私事で恐縮ながら、私はこの季節の満月には実は少々過敏なのだ。長年患っていた妻が最後の入院をしたのが数年前のちょうど今頃だった。その夜、付き添いから帰る頃、病院の真上に満月がでていて、ドビュッシーの「月の光」が聞こえてきそうな雰囲気だった。結局彼女は次の満月まで入院生活を続け、あまり長いとはいえない生涯を閉じた。

たいして時間もたっていないのに、病理解剖やら、死後の様々な手続きやらを済ませたあと、遺体をどう扱っていたのかと言うあたりの記憶が綺麗に欠落しているのが不思議だ。狭いマンションに連れ帰っていたはずもなく、葬儀屋さんに預かって貰ったんだろうなぁ。なのにそれでも帰り道に見たその夜の満月ははっきり覚えている。

この季節の満月のたびに感じていた寂寥感も、ドビュッシーの伴奏付きならもう少し過ごしやすいものになるかもしれない。そんな切っ掛けを与えてくれたのかもしれないGoogleに感謝しておこう。

2013年8月16日金曜日

あなたは日本で何番目のお金持ち?

小飼弾さんのブログ、"404 Blog not Found"に面白い記事があった。金融資産総額を入力して、日本で何番目のお金持ちかを計算するJavaScriptである。恥知らずにも、そのままコピペして下に貼り付けてみた。

小飼氏によれば「資産分布はパレート分布に従う」のだそうで、パレート指数を決めるには資産額の平均と中心値が判ればよく、後は累積を出せば日本の総人口から順位が決まるのだそうだ。

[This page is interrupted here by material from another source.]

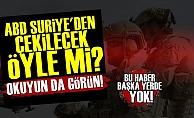 Amerika Türk Ordusunu...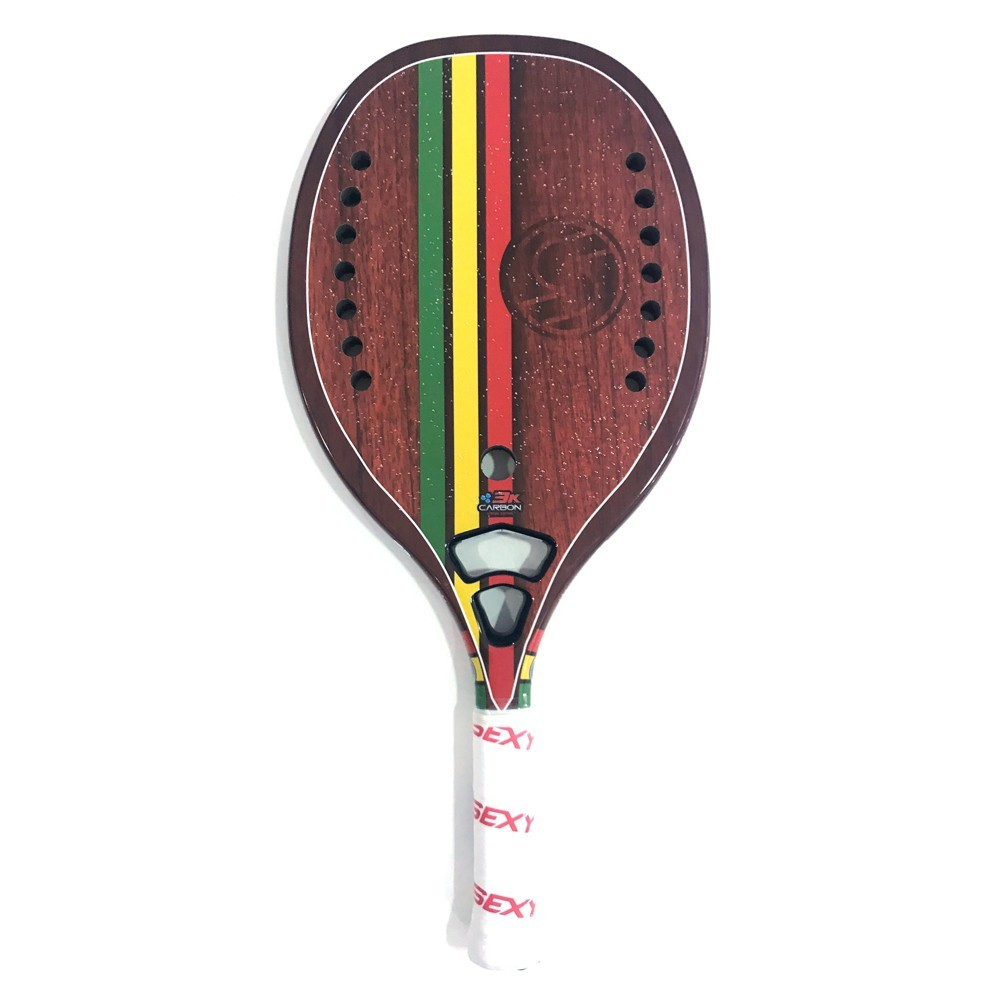Raquete de Beach Tennis SEXY Rasta Woody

ほとんど理解は出来ないが、Scriptは面白いので私の乏しい老後資金現在額を入力してみる。予想通りかなり後ろの方に並んでいるので、このままボケるまで勤めて貯められる額のギリギリあたりを想定して入力。それでも日本にはたくさん金持ちがいるんだなぁ、という感想が得られるばかりであった。

そりゃ個人金融資産は総額1506兆円と報道されるぐらいだものな。なんだかアホらしくなる真夏の夕映えである。
金融資産 円をお持ちのあなたは、 日本で19116番目の金持ちです。

2013年8月14日水曜日

半沢直樹

「半沢直樹」というTVドラマが人気なんだそうである。30%近い視聴率を稼いでいるそうで、TV離れが囁かれる昨今、関係者は笑いが止まらぬことであろう。私はTVを殆ど見ないので、ウエブサイトの予告編みたいなのをちょこっと見ただけであるが、確かに面白そうではある。だからといってTVを観ようとは思わないけど。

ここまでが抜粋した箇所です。